==== Article
In the wake of the 2010–2011 Arab uprisings, many Salafis across the Middle East and North Africa moved away from their traditional noninvolvement in political activism and embraced institutional politics through the creation of political parties. To achieve success, they had to appeal to electorates and, like other parties, present voters with their political and economic program.
Declining economic conditions are one of the chief concerns of citizens in the region. However, Salafis have never paid much attention to the economy—reflected in the paucity of Salafi writings on economic issues. This shortcoming remains a serious handicap at a time when most economies in the region have not improved since the uprisings. In trying to fashion a policy framework, Salafi parties have supported measures riddled with contradictions, creating unrealistic expectations and taking a moralistic attitude toward desirable economic behavior. Facing the negative political impacts of supporting unfeasible policy, the future of Salafi parties is ultimately tied, in part, to the success of their economic proposals.
The Salafi Economic Framework
For Salafis, Islam is a comprehensive guide that provides instructions on how economies should be run so that they are both effective and religiously sound. Salafi texts mention Islamic financial products and other ways of Islamizing the economy. At the core of Salafi economic thinking is the moral behavior of the actors engaged in transactions. The electoral manifesto of Egypt’s Hizb al-Nour (or Party of Light), formulated in 2012, is the most comprehensive economic framework offered by any Salafi party, and it reveals how Salafi political parties provide discernible plans of action by borrowing economic ideas from disparate sources. Overall, four broad economic principles have shaped the Salafi economic vision: income redistribution, neoliberal economic principles, selective autarky, and support for regional integration.
The first principle is income redistribution, which is associated with Keynesian state intervention and borrows from social democratic tenets. The poorer socioeconomic classes look to the state to redress growing inequality, so Salafi political parties have tried to appeal to citizens who are struggling economically. Hizb al-Nour, for instance, has called for expanding job programs and introducing a minimum wage that is indexed to the cost of living. The party also proposes greater investment in education and social housing. Job creation is also a priority for Tunisia’s Hizb Jabhat al-Islah al-Islamiyya al-Tunisiyya (the Tunisian Salafi Islamic Reform Front, or Jabhat al-Islah)—the word “jobs” appears prominently in the party’s slogans.
Hizb al-Nour’s program further underlines that almsgiving (zakat) and religious endowment (waqf) institutions should contribute to reducing socioeconomic inequalities and provide funding for productive investments and job creation. Salafi parties across the region share a reliance on such institutions, as charitable work informs the way they think about welfare delivery.
========
#### Written tasks:
1) Please reproduce the article on Salafi economics word for word, starting with "Hizb al-Nour’s program" and going on through "about welfare delivery.".
2) According to the article on Salafi economics, which word appears prominently in the slogans of Tunisia's Jabhat al-Islah?
3) List the four broad economic principles that the article on Salafi economics says have shaped the Salafi economic vision.
The material after the article on Salafi economics is separate from it.
==== Information shown
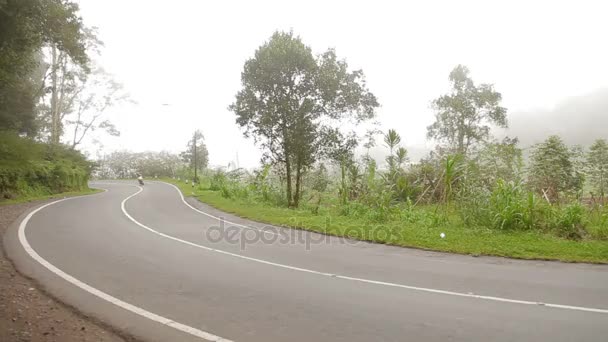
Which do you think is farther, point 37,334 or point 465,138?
========
#### Answers for this exercise:
1)
Hizb al-Nour’s program further underlines that almsgiving (zakat) and religious endowment (waqf) institutions should contribute to reducing socioeconomic inequalities and provide funding for productive investments and job creation. Salafi parties across the region share a reliance on such institutions, as charitable work informs the way they think about welfare delivery.

2) The word "jobs."

3)
- Income redistribution
- Neoliberal economic principles
- Selective autarky
- Support for regional integration